_Directive_
Reproduce the rows verbatim, starting with the first line of the rows and ending after the line that contains "bare arm bbox=(383, 355, 457, 424) →". Omit the pictures from your output.

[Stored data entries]
■ ■ ■ ■ ■ ■ ■
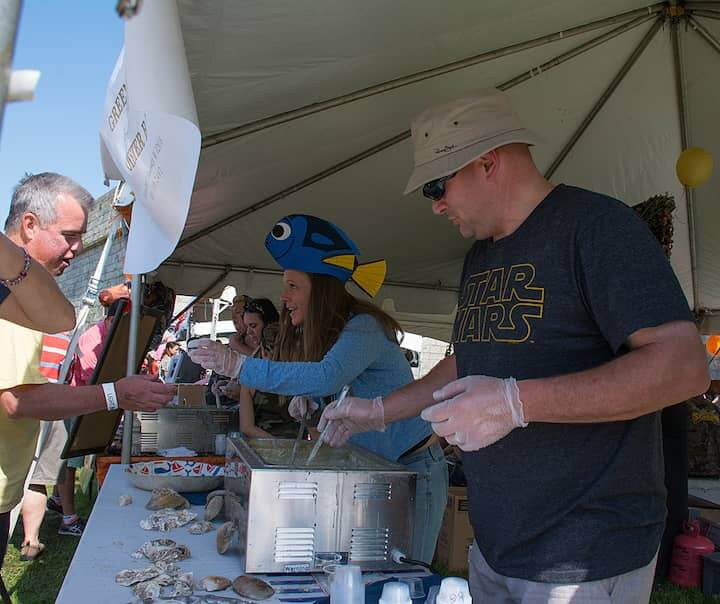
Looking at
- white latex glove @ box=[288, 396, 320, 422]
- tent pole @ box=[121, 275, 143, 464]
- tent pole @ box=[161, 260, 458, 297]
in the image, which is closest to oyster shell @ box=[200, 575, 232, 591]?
white latex glove @ box=[288, 396, 320, 422]

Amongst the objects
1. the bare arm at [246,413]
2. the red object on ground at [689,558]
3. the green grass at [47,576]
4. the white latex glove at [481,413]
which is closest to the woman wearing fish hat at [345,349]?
the white latex glove at [481,413]

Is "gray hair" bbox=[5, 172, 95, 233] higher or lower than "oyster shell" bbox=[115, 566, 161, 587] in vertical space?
higher

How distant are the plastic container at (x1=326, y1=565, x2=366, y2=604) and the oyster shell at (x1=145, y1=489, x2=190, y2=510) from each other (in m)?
1.03

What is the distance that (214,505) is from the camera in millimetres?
1913

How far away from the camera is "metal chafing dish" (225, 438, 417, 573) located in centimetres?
146

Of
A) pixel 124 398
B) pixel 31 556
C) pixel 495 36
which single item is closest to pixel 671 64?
pixel 495 36

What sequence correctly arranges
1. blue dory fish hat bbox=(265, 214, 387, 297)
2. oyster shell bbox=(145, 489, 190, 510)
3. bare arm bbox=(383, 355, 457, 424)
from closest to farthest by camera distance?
bare arm bbox=(383, 355, 457, 424) → oyster shell bbox=(145, 489, 190, 510) → blue dory fish hat bbox=(265, 214, 387, 297)

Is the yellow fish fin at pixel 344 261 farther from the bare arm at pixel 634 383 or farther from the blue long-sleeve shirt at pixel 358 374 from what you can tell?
the bare arm at pixel 634 383

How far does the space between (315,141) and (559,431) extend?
2.12 m

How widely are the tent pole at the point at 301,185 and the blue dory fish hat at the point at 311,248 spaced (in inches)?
43.5

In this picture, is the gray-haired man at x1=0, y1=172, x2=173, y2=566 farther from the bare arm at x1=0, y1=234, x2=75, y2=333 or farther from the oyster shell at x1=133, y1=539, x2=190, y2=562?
the oyster shell at x1=133, y1=539, x2=190, y2=562

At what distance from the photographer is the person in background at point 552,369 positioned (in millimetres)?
1043

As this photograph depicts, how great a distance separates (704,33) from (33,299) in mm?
2892

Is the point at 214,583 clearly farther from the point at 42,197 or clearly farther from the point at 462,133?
the point at 42,197
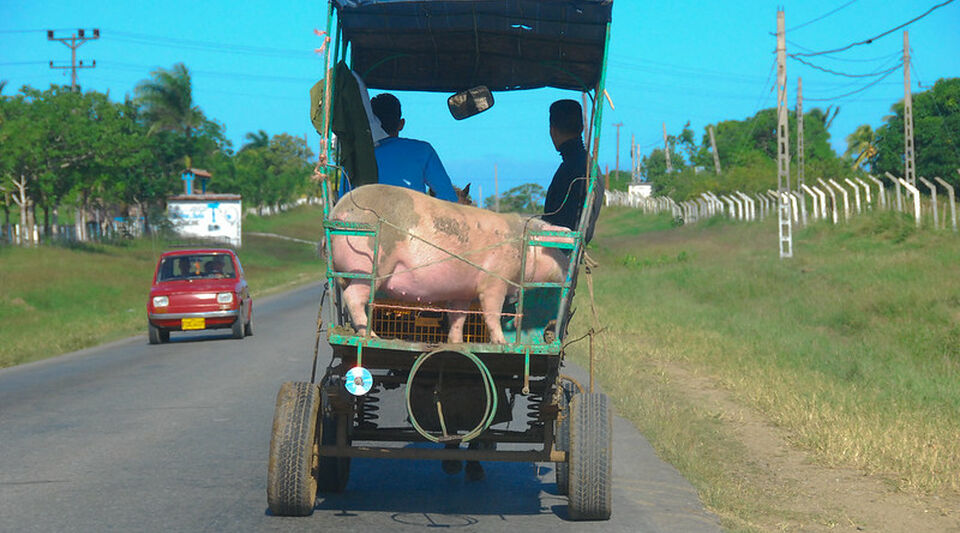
■ ■ ■ ■ ■ ■ ■
_Written answer_
Looking at
- white latex glove @ box=[288, 396, 320, 422]
- tent pole @ box=[121, 275, 143, 464]
- tent pole @ box=[161, 260, 458, 297]
in the image, which is closest to oyster shell @ box=[200, 575, 232, 591]?
white latex glove @ box=[288, 396, 320, 422]

Amongst the objects
1. the bare arm at [246,413]
2. the red object on ground at [689,558]
3. the green grass at [47,576]
4. the white latex glove at [481,413]
which is closest to the woman wearing fish hat at [345,349]?
the white latex glove at [481,413]

Is "gray hair" bbox=[5, 172, 95, 233] higher or lower than "oyster shell" bbox=[115, 566, 161, 587] in vertical space?
higher

How distant are the plastic container at (x1=326, y1=565, x2=366, y2=604) and the oyster shell at (x1=145, y1=489, x2=190, y2=510) from each other (in m)?
1.03

What is the distance that (214,505) is from the camera in millimetres?
1913

How far away from the camera is "metal chafing dish" (225, 438, 417, 573) located in centimetres?
146

Of
A) pixel 124 398
B) pixel 31 556
C) pixel 495 36
which single item is closest to pixel 671 64?
pixel 495 36

What sequence correctly arranges
1. blue dory fish hat bbox=(265, 214, 387, 297)
2. oyster shell bbox=(145, 489, 190, 510)
3. bare arm bbox=(383, 355, 457, 424)
from closest to farthest by camera distance?
bare arm bbox=(383, 355, 457, 424) → oyster shell bbox=(145, 489, 190, 510) → blue dory fish hat bbox=(265, 214, 387, 297)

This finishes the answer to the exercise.